La inteligencia artificial (IA) tiene el potencial de mejorar la salud mental a nivel global, pero su uso debe aplicarse con precaución para evitar efectos adversos en la interacción social.
Transformando rápidamente nuestras vidas, y esta creciente dependencia genera preocupaciones sobre nuestro bienestar emocional. La reducción de las interacciones humanas puede afectar nuestra autoestima y autenticidad, generando estrés, ansiedad y polarización social.
Relación entre la IA y el bienestar emocional y mental

La IA está impactando cada vez más en la vida de las personas, especialmente en los ámbitos de la salud, la educación y el trabajo.

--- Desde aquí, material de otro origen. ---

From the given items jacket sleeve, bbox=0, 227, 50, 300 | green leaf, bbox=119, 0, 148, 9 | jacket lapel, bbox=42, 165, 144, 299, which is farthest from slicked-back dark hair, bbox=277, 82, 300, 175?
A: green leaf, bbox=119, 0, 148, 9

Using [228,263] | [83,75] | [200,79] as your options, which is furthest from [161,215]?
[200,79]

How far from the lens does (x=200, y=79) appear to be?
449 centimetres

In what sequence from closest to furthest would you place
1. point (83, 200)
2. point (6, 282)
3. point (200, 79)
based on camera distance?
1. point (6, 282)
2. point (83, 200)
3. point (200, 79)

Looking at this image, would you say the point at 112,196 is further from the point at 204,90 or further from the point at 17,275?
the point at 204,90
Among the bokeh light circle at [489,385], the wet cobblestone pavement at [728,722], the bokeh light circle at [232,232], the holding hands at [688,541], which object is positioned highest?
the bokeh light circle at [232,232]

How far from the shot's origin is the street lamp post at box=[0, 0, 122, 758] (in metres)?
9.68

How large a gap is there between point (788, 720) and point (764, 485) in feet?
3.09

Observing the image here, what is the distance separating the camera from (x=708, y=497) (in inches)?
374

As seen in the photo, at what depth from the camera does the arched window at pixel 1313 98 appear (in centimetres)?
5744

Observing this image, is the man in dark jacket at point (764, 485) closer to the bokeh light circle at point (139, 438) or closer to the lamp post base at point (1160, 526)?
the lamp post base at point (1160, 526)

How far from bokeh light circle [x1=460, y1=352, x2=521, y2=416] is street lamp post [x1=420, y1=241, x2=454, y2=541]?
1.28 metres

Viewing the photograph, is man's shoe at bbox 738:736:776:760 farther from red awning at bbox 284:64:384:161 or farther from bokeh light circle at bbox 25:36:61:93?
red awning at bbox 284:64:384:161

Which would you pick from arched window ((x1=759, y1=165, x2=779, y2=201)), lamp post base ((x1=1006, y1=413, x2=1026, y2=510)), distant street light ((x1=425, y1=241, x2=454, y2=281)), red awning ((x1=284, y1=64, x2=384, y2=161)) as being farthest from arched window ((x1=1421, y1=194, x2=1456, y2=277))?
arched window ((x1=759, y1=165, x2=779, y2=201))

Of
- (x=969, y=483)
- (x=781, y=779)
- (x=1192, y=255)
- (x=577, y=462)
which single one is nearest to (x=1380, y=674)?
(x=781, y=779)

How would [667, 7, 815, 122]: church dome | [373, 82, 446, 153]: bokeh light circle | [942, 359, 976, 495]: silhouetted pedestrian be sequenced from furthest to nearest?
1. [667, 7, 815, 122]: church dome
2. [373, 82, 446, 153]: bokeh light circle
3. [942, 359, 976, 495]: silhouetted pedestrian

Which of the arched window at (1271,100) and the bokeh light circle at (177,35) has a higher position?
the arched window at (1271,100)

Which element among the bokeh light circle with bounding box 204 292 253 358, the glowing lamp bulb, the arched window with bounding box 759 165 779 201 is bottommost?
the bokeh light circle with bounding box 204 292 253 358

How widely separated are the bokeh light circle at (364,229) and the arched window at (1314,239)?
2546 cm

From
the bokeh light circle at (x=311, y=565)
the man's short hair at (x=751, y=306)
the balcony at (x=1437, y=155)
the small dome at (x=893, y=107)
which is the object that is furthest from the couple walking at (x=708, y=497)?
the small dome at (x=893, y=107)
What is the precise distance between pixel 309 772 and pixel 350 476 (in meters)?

Este impacto puede ser positivo, ya que facilita el acceso a nuevas tecnologías, procesa grandes volúmenes de datos y toma decisiones mediante algoritmos. Sin embargo, a diferencia del cerebro humano, la IA carece de empatía y juicio contextual. Por ello, es esencial utilizarla con precaución y pensamiento crítico, siempre bajo supervisión humana.
Estudios indican que los estudiantes universitarios que recurren a la IA para tareas académicas experimentan una disminución en la motivación personal. El 30 % de los participantes reportaron sentirse menos competentes al depender de la IA para obtener respuestas precisas y automáticas, lo que afecta su confianza en sus propias habilidades cognitivas.
Finalmente, es importante establecer límites en el uso de tecnología y aplicaciones de IA para evitar posibles adicciones. Un uso responsable implica ser consciente de sus limitaciones y promover una aplicación ética, garantizando la protección de la privacidad y la seguridad. Estos aspectos son esenciales para asegurar que su integración en la sociedad sea beneficiosa.